* TASK REQUIREMENTS *
Report all lines in the records that hold the string "United".

▼

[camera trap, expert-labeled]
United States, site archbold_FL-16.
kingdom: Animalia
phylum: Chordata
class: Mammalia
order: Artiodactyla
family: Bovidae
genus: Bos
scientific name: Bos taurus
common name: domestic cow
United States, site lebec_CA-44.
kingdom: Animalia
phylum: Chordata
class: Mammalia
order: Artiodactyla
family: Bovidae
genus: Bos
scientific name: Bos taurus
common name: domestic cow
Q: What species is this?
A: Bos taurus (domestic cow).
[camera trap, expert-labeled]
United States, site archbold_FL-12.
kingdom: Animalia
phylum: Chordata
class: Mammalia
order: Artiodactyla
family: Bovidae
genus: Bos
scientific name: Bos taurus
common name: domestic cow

▲
▼

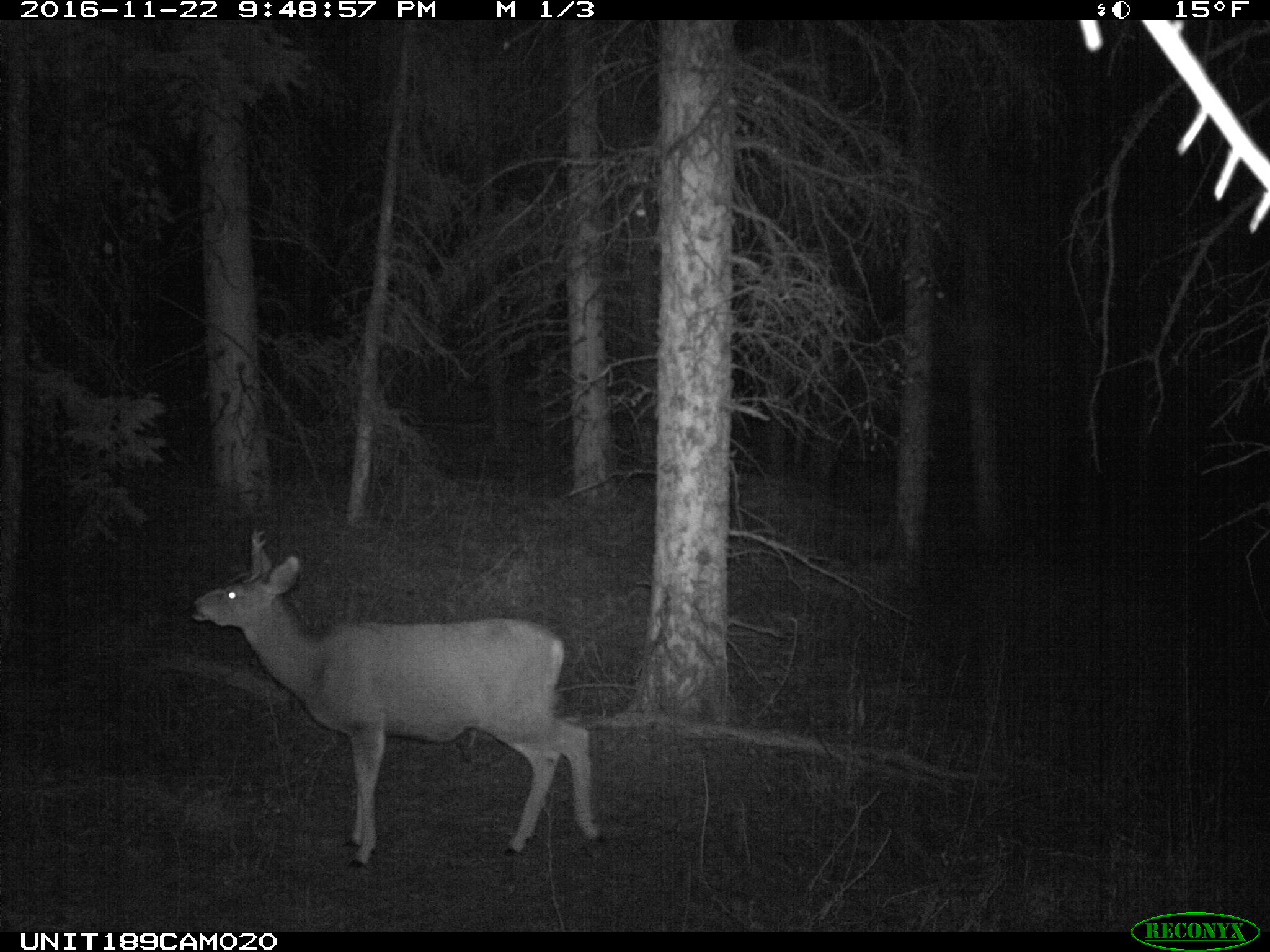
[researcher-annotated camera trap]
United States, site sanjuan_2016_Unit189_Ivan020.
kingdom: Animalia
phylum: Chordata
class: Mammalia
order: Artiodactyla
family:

▲

* SOLUTION FOR THIS TASK *
United States, site archbold_FL-16.
United States, site lebec_CA-44.
United States, site archbold_FL-12.
United States, site sanjuan_2016_Unit189_Ivan020.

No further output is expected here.